Since then, Moretown has applied for a similar Vermont Pedestrian & Cycle Coalition grant to fund the replacement of the asphalt sidewalks between Moretown General Store and Hurdle Road with granite-curbed, 5-foot, handicapped-accessible concrete sidewalks. Moretown submitted its grant application earlier this summer and expects to hear back about its status sometime in October. If approved, the town will be responsible for matching 10 percent of the estimated $375,000 project.

One consideration in choosing to apply for the grant to repair the existing sidewalk rather than construct a new sidewalk on the west side of Route 100B between the upper and lower villages was the intersection of Route 100B and Moretown Mountain Road.

At its June 3 meeting, the Moretown Select Board agreed that the intersection of Moretown Mountain Road and Route 100B has issues that would need to be fixed before a sidewalk were installed, as cars often come down Moretown Mountain Road in winter and slide straight across Route 100B into the guardrail. On Tuesday, September 3, Moretown learned that it was awarded a $4,000 grant to have an engineer study that intersection and propose possible solutions.

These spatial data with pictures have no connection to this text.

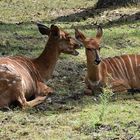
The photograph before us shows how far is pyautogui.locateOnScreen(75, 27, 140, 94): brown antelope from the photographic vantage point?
8.09 metres

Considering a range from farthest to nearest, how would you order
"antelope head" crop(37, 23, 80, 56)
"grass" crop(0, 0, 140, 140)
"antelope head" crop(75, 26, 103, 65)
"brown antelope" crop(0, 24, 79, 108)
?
"antelope head" crop(37, 23, 80, 56) < "antelope head" crop(75, 26, 103, 65) < "brown antelope" crop(0, 24, 79, 108) < "grass" crop(0, 0, 140, 140)

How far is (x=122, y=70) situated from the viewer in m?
8.66

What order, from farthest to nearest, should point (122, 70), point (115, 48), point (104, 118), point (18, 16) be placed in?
point (18, 16) < point (115, 48) < point (122, 70) < point (104, 118)

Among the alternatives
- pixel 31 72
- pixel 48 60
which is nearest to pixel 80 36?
pixel 48 60

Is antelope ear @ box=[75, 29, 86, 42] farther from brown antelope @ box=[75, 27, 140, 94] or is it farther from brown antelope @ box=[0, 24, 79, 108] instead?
brown antelope @ box=[0, 24, 79, 108]

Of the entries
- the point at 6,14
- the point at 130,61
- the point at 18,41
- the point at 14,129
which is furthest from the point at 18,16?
the point at 14,129

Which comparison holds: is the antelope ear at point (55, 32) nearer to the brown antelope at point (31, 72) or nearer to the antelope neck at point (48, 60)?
the brown antelope at point (31, 72)

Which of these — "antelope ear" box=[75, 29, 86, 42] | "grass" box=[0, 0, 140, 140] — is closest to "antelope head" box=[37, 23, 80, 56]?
"antelope ear" box=[75, 29, 86, 42]

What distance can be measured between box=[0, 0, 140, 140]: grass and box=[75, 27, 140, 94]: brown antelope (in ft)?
1.06

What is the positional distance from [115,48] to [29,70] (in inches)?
150

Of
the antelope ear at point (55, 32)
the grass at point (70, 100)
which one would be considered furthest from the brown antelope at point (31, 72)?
the grass at point (70, 100)

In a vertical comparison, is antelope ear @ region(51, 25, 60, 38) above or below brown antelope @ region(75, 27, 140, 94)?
above

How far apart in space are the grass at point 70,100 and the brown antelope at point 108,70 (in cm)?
32

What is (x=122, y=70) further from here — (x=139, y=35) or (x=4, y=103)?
(x=139, y=35)
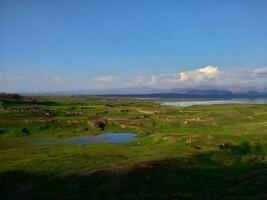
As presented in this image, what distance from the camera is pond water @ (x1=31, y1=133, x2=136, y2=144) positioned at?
91.1 metres

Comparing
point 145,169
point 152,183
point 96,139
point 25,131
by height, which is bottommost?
point 96,139

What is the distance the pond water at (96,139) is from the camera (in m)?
91.1

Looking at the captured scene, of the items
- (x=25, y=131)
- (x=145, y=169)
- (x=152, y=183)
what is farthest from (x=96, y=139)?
(x=152, y=183)

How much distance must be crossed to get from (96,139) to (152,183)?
178 feet

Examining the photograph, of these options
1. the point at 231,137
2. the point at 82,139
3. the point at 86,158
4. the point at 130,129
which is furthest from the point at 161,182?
the point at 130,129

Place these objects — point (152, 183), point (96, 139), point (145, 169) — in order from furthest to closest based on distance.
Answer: point (96, 139) < point (145, 169) < point (152, 183)

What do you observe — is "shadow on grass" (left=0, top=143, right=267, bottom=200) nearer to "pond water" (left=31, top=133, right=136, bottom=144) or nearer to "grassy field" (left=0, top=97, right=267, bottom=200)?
"grassy field" (left=0, top=97, right=267, bottom=200)

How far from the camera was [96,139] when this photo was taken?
95.6 meters

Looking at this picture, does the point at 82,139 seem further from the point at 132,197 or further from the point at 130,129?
the point at 132,197

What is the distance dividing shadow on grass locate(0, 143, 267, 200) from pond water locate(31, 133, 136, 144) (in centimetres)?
3917

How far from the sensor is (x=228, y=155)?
63500mm

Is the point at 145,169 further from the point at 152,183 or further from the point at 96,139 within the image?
the point at 96,139

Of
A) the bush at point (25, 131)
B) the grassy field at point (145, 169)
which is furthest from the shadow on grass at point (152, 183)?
the bush at point (25, 131)

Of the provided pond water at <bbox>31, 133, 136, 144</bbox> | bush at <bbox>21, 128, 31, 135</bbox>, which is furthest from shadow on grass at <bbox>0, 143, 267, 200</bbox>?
bush at <bbox>21, 128, 31, 135</bbox>
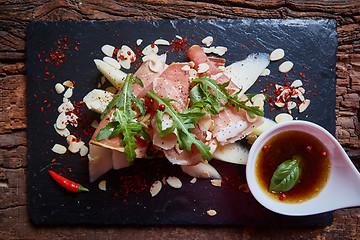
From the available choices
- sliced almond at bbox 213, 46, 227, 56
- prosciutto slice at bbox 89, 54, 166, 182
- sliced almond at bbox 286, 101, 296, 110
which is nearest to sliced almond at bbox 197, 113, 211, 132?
prosciutto slice at bbox 89, 54, 166, 182

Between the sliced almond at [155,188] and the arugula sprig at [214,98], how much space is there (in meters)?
0.50

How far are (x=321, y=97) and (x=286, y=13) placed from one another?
526 mm

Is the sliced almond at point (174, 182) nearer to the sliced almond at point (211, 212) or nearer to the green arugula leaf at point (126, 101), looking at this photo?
the sliced almond at point (211, 212)

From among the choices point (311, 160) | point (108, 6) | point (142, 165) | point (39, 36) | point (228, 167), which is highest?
point (108, 6)

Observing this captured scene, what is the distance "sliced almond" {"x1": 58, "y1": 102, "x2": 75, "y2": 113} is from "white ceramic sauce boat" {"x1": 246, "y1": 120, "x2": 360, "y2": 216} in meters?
1.02

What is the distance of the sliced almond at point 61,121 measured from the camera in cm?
172

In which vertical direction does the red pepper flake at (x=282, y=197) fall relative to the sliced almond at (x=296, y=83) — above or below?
below

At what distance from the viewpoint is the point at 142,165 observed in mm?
1714

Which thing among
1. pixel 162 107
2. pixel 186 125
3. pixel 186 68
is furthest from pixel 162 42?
pixel 186 125

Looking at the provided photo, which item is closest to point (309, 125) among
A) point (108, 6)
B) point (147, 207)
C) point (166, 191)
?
point (166, 191)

In the meantime, Moretown and the rest of The Valley will continue to keep up with ongoing Safe Routes to School efforts. Moretown Elementary School principal Duane Pierson leads a weekly walking school bus from his home to school. Waitsfield Elementary School won the state-wide Carbon Cup this year for the highest number of students commuting cleanly during Way to Go! Week, and Warren Elementary School continues to teach Walk Smart/Bike Smart Vermont's curriculum to physical education classes each year.